======== 本文抜粋

下町大衆酒場物語 第八回 大統領 上野

無頼派小説に登場しそうなモツの店、今日も、昼から満員御礼

上野と御徒町の間にあるアメ横商店街は戦後の焼け跡にできた闇市がルーツ。GHQ払い下げのパンツを「Gパン」と呼ぶのも、人を「へイ!」と呼び止める習慣もこの街が発祥と言う。

そんな時代の名残を現在に伝えるのが「大統領」だ。店先に立って37年目の高橋清さんが話す。

「開店は昭和25年です。店名は、先代が開店した当時"ヨッ大統領!"という呼びかけが流行していたことから生まれたようですね」

この店の凄みは、今もガード下の天国として、世代を問わず愛されていること。上の写真は平日の昼に撮ったもの、と言えば雰囲気はお察しだ。名物料理は、来た客のほとんどが頼む「煮込み」。仙台のミソと愛知のミソを配合し、煮崩れしにくい馬モツをじっくり煮込むレシピは先代の頃からの伝統で、要は下町のグルメたちが長年かけ「これでよし」とした味なのだ。早速頬ばると、香ばしいミソの苦みのあと、馬モツの歯ごたえが口に伝わってきて、最後、モツからにじみ出た独特のうまみが鼻の奥にツン! とくる。

================
======== 抽出情報

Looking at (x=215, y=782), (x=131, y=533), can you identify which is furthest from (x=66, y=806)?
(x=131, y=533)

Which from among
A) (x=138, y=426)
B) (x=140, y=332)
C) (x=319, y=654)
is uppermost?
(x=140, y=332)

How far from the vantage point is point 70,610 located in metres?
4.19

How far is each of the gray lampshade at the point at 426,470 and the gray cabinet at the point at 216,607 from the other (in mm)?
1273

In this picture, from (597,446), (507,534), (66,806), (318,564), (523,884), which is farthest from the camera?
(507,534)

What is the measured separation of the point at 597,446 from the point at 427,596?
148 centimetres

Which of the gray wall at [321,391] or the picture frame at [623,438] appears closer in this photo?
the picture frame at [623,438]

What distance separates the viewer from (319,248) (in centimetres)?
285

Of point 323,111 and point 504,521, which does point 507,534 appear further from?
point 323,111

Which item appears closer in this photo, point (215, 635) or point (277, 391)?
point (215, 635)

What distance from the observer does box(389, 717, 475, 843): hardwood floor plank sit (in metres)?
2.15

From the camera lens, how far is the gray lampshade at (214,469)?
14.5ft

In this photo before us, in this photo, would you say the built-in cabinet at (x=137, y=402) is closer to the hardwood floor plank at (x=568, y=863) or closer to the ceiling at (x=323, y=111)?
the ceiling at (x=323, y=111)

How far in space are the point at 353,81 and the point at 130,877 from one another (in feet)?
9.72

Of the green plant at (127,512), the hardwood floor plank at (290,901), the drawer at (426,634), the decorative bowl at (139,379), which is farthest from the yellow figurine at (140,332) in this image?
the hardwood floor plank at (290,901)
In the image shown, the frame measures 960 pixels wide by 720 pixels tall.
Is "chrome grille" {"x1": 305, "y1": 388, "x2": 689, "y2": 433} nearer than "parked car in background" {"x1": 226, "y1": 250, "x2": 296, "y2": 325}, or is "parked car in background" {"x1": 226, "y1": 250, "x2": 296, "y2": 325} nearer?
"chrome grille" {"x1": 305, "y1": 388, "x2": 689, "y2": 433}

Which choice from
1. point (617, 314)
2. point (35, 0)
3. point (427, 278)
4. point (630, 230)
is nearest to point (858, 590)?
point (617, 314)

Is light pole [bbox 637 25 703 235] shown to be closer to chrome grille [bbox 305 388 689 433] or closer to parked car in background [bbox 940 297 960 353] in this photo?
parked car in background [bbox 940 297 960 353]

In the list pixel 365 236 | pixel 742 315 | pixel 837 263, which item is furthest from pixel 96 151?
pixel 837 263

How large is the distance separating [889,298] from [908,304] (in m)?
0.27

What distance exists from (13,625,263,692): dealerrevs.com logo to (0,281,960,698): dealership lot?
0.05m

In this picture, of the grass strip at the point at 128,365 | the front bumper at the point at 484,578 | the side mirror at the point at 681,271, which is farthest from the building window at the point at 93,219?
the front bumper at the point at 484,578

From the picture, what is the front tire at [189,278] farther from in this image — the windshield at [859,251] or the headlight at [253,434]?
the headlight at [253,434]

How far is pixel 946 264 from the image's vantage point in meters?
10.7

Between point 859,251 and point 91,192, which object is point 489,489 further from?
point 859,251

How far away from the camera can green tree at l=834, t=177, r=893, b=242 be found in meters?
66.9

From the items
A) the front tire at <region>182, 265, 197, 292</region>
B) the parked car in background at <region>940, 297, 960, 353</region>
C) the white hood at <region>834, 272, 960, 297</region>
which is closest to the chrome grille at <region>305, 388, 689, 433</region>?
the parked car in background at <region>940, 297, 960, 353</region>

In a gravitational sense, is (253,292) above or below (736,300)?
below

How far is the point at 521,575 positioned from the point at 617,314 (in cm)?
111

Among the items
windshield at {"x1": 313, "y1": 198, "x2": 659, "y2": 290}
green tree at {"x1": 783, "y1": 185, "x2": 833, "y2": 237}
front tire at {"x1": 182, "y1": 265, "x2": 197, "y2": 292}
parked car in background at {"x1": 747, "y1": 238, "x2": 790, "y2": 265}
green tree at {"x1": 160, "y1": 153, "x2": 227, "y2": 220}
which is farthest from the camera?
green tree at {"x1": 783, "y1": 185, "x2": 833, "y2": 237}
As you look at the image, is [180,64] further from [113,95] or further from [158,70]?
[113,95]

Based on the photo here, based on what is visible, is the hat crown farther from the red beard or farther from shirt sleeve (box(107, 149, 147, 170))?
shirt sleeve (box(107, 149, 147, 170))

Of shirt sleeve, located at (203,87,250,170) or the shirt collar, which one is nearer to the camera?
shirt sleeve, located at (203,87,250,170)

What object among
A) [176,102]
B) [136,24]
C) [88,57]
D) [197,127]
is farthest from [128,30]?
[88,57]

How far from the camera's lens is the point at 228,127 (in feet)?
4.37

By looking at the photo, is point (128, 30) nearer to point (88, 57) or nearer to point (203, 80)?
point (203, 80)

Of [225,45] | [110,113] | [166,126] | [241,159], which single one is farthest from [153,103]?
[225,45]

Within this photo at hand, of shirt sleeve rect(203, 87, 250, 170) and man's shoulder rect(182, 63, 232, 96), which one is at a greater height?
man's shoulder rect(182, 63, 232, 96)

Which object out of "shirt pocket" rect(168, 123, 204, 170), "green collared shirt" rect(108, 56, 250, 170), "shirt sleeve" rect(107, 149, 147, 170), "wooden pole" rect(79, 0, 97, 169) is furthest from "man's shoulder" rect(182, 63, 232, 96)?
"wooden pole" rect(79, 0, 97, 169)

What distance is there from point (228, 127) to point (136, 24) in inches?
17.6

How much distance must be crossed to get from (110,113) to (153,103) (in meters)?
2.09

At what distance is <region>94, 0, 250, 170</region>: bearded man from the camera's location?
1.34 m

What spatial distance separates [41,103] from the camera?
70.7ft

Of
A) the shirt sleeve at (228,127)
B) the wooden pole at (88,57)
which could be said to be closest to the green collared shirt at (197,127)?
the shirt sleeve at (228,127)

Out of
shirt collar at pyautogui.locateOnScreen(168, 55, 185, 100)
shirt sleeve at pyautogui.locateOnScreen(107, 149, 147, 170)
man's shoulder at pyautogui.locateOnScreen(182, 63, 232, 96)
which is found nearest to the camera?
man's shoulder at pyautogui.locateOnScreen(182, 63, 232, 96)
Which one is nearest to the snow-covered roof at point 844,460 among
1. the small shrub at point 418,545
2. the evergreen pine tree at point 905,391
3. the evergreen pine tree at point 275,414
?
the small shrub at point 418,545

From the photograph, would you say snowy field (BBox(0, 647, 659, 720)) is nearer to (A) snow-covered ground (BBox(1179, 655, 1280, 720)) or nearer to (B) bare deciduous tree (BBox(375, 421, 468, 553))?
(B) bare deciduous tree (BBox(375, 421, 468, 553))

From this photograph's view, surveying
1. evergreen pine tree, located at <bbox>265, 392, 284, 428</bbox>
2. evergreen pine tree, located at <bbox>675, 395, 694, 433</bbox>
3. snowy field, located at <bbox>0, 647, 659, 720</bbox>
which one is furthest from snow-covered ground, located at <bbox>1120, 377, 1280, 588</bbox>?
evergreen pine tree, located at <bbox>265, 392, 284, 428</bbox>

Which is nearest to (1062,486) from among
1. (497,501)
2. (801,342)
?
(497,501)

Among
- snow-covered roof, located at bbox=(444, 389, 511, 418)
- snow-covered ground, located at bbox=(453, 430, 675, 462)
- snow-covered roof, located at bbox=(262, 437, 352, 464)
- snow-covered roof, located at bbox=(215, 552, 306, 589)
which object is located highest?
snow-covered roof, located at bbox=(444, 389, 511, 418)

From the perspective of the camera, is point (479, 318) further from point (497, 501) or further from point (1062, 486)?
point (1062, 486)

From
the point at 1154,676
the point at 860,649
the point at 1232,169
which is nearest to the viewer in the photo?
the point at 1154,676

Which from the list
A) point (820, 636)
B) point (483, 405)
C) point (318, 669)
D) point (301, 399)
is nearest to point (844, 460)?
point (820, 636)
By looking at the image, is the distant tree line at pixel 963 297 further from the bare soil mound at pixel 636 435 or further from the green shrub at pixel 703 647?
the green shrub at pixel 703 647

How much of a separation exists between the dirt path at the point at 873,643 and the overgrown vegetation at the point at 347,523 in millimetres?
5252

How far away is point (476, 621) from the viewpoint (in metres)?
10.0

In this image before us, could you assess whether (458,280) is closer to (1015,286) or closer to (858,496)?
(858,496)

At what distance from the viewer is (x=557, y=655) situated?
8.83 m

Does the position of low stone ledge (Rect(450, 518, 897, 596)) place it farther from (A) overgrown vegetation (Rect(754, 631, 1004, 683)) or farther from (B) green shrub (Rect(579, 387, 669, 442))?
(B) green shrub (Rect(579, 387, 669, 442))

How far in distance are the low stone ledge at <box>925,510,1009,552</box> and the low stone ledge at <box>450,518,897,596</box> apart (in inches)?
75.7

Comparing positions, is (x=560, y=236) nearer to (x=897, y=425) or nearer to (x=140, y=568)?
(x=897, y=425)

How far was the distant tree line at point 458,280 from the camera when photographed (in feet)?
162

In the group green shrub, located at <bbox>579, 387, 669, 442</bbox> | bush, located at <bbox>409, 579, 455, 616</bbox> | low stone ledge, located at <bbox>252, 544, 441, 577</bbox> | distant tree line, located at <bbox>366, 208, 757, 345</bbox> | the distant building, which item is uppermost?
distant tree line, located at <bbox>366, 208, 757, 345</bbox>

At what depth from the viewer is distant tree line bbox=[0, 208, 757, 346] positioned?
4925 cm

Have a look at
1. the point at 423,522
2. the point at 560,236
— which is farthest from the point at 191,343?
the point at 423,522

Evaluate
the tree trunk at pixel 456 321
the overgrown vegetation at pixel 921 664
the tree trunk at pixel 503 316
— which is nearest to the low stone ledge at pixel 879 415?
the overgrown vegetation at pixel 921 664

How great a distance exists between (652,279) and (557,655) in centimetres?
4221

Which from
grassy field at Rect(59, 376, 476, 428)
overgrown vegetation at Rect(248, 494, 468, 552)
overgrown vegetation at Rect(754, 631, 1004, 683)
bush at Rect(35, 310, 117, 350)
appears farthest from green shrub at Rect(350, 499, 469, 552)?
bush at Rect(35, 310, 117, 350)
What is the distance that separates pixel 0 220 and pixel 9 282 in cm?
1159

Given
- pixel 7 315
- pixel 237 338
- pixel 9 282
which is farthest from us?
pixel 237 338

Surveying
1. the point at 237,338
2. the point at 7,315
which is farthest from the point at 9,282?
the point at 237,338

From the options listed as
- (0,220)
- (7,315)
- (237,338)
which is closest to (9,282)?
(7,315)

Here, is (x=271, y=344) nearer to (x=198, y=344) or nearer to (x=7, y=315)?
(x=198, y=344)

================

» **課題**:
(1) 上野の酒場「大統領」の記事で、名物「煮込み」の材料として挙がっているものを、出てくる順にすべて挙げよ。
(2) 上野の酒場「大統領」の記事から、「無頼派小説に登場しそうなモツの店、今日も、昼から満員御礼」のある語句で始まり「みが鼻の奥にツン! とくる。」で終わる部分を一字も変えずに書き写せ。

» **解答一覧**:
(1) 仙台のミソ、愛知のミソ、馬モツ

(2)
無頼派小説に登場しそうなモツの店、今日も、昼から満員御礼

上野と御徒町の間にあるアメ横商店街は戦後の焼け跡にできた闇市がルーツ。GHQ払い下げのパンツを「Gパン」と呼ぶのも、人を「へイ!」と呼び止める習慣もこの街が発祥と言う。

そんな時代の名残を現在に伝えるのが「大統領」だ。店先に立って37年目の高橋清さんが話す。

「開店は昭和25年です。店名は、先代が開店した当時"ヨッ大統領!"という呼びかけが流行していたことから生まれたようですね」

この店の凄みは、今もガード下の天国として、世代を問わず愛されていること。上の写真は平日の昼に撮ったもの、と言えば雰囲気はお察しだ。名物料理は、来た客のほとんどが頼む「煮込み」。仙台のミソと愛知のミソを配合し、煮崩れしにくい馬モツをじっくり煮込むレシピは先代の頃からの伝統で、要は下町のグルメたちが長年かけ「これでよし」とした味なのだ。早速頬ばると、香ばしいミソの苦みのあと、馬モツの歯ごたえが口に伝わってきて、最後、モツからにじみ出た独特のうまみが鼻の奥にツン! とくる。